Problems to work on ::
[1] Answer these questions about the text on the album Some Devil, one answer per line:
(a) On what date and on which label was the album released?
(b) At which studio, and in what city, was the album recorded?
(c) According to Matthews, what did he start with before the project grew into a full record?
[2] Write the next few sentences of the text on the album Some Devil, picking up after its final sentence.

Text block ::
------------------------------------

Some Devil is the only studio album by musician Dave Matthews. It was released on September 23, 2003 on RCA Records. It has been certified platinum by the RIAA, signifying over a million copies sold. The album features several guest musicians, including long-time Dave Matthews Band collaborator guitarist Tim Reynolds and Phish frontman and guitarist Trey Anastasio. The album's first single, "Gravedigger," won a Grammy Award in 2004. Some Devil was recorded at Studio Litho in Seattle, Washington, and produced by Stephen Harris, who had previously worked with the Dave Matthews Band on their 2002 album Busted Stuff.

Of the album, Matthews said: "I hadn't really been thinking about doing a solo album until I had a handful of songs that didn't really fit with the band, so I started with those and it just grew into a full record," Matthews said. "I kind of thought it'd be fun to put it out."

------------------------------------

Data provided ::
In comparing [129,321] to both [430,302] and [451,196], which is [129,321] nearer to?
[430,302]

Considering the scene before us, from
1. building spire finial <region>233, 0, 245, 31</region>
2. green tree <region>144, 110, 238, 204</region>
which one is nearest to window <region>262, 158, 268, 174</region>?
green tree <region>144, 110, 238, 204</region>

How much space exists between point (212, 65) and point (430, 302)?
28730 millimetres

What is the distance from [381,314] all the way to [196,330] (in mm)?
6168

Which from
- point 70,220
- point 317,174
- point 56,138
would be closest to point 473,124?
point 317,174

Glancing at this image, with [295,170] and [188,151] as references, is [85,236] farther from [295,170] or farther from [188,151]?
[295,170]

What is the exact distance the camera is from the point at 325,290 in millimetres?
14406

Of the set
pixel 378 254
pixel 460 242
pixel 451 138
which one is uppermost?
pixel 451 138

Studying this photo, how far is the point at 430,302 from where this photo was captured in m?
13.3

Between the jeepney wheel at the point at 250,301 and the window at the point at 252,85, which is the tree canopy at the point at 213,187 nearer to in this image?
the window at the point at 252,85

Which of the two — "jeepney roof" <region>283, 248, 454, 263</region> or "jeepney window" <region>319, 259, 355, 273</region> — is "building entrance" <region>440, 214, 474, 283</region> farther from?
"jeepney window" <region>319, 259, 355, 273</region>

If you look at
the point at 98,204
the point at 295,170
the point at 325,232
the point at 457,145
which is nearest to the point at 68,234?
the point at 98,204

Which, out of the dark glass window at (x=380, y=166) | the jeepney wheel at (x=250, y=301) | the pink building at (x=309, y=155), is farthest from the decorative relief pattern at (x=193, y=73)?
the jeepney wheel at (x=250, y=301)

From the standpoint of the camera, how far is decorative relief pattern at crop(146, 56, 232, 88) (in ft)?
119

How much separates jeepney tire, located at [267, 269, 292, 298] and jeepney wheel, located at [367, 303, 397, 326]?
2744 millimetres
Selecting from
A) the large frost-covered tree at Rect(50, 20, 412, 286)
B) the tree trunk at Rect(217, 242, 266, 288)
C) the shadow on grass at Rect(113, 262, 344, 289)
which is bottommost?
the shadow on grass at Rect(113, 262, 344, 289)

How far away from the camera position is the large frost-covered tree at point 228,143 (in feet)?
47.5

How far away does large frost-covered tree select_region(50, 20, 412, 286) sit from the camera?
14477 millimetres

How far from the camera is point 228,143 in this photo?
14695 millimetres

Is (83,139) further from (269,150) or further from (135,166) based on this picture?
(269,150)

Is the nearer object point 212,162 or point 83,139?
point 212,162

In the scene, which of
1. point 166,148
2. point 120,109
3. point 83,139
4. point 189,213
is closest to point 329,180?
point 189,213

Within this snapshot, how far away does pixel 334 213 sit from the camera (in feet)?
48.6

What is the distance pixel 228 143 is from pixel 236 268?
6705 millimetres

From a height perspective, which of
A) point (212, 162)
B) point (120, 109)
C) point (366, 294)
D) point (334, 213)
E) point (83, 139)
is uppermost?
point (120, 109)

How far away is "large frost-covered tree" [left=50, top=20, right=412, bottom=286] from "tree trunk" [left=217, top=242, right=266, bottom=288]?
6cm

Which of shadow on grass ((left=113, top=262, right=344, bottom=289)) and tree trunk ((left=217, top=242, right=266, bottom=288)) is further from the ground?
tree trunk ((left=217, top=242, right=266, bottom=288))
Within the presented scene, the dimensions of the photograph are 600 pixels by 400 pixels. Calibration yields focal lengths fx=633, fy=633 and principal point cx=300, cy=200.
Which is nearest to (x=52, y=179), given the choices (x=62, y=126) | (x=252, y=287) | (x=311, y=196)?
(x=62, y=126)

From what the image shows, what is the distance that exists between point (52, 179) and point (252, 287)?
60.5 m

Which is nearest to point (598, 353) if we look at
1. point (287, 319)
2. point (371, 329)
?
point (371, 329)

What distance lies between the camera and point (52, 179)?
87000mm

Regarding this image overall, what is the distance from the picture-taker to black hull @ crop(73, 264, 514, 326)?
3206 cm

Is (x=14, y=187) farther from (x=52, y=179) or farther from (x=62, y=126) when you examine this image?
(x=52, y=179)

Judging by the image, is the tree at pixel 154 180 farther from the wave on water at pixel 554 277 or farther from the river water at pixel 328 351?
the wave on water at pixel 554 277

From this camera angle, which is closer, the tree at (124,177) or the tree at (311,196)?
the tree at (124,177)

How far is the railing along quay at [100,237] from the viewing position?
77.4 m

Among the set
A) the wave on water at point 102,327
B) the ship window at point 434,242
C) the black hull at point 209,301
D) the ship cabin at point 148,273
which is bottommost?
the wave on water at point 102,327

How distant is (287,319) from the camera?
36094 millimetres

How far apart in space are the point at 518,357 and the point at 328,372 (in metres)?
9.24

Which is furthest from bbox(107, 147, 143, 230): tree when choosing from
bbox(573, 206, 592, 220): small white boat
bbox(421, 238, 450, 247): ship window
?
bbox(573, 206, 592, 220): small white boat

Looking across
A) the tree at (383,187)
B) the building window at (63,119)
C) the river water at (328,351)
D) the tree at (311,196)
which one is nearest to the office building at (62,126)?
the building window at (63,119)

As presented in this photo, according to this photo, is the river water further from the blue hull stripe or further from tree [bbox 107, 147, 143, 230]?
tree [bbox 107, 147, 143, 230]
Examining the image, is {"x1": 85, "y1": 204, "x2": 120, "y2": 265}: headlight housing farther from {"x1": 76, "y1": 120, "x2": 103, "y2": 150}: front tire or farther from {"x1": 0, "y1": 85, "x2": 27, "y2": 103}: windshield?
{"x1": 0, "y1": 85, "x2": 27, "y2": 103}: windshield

------------------------------------

Answers to each task ::
[1]
(a) September 23, 2003, on RCA Records
(b) Studio Litho in Seattle, Washington
(c) A handful of songs that didn't really fit with the band

[2]
Many fans, while at first skeptical of Matthews' desire to release a solo album, quickly praised his efforts. The album is noted for its moodier tone and the fresh direction shown in Matthews' songwriting.

Since 2003, Matthews has performed Some Devil material in concert with a group coined Dave Matthews & Friends, which consisted mainly of musicians that appear on the album. He has also played album material solo and with long-time acoustic duo partner Tim Reynolds. During the 2008 summer tour, Dave Matthews Band played "Gravedigger" and "So Damn Lucky" regularly, with "Stay or Leave" following suit during the 2009 summer tour.

The song "Some Devil" featured in the House episode "Love Hurts", the Freeform show Pretty Little Liars, and the closing credits to the 2003 film 21 Grams. Finally, the song "So Damn Lucky" is in The CW show Privileged.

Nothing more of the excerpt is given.